Both the bill that passed the Senate last month and the House measure would end direct payments to farmers, even when they don't plant crops. Both put more emphasis on crop insurance, with the Senate creating a new taxpayer-financed revenue protection program that protects farmers from moderate losses before crop insurance kicks in. The House gives farmers a choice between the revenue support program and a pricing program, preferred by Southern rice and peanut farmers, that pays producers when prices dip below a certain level.

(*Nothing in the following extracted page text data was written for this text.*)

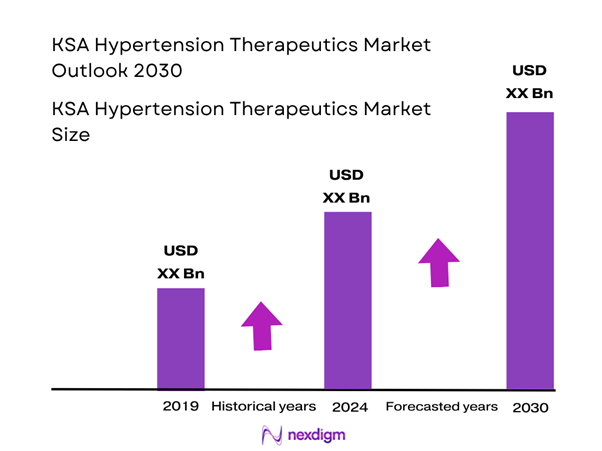 KSA Hypertension Therapeutics Market Outlook 2030

KSA Hypertension Therapeutics Market Size

USD XX Bn

USD XX Bn

USD XX Bn

2019 Historical years 2024 Forecasted years 2030

nexdigm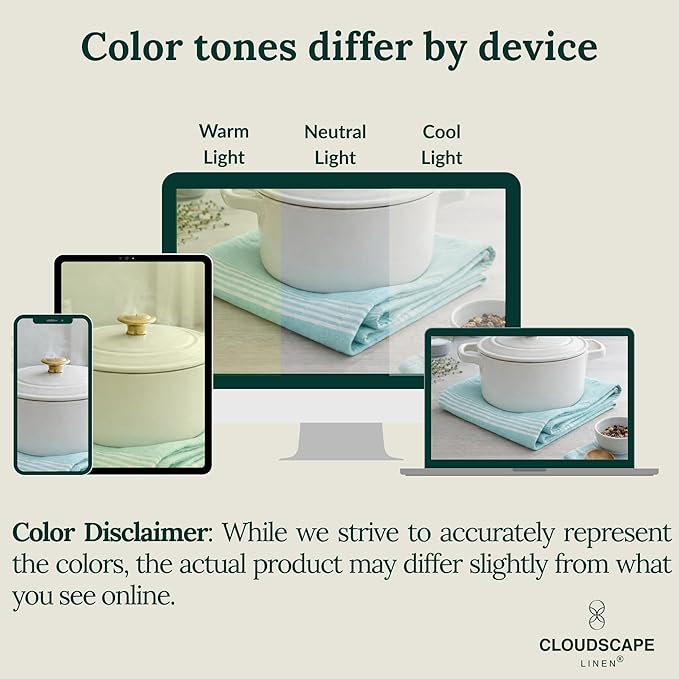 Color tones differ by device

Warm Light

Neutral Light

Cool Light

Color Disclaimer: While we strive to accurately represent the colors, the actual product may differ slightly from what you see online.

CLOUDSCAPE
LINEN®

Both the House and Senate bills would reduce spending by about $1.9 billion a year over current levels through the changes in the commodity protection programs and consolidation of conservation programs. The House bill would save another $1.6 billion a year by targeting waste and abuse in the food stamp program, compared to $400 million in the Senate legislation. Food stamps, or the Supplemental Nutrition Assistance Program, make up 80 percent of the farm bill's spending, nearly $80 billion a year.
"There are some good reforms in this bill. There are other parts of the farm bill that I have concerns with," Boehner said. He referred to what he said was "a Soviet-style dairy program in America today and one of the proposals in this farm bill would actually make it worse."
The House bill sets up a new, voluntary risk management insurance program for dairy producers. Those who choose the new program would have to participate in a market stabilization program that could dictate production cuts when oversupply drives down prices.
The bill, which the committee approved after 15 hours of debate on some 100 amendments, was not without critics: Environmental groups said it allows greater use of pesticides and relaxes rules on genetically engineered crops; food groups said cuts to the food stamp program could deprive two to three million people of food benefits; fiscal conservatives said it doesn't do enough to reduce federal subsidies for well-off farmers.
But the House committee's vote also opened the possibility of direct talks between the House and Senate agriculture panels on a compromise bill that could be presented to the full House later as a completed package. That's what happened recently with a two-year highway bill that had divided House Republicans.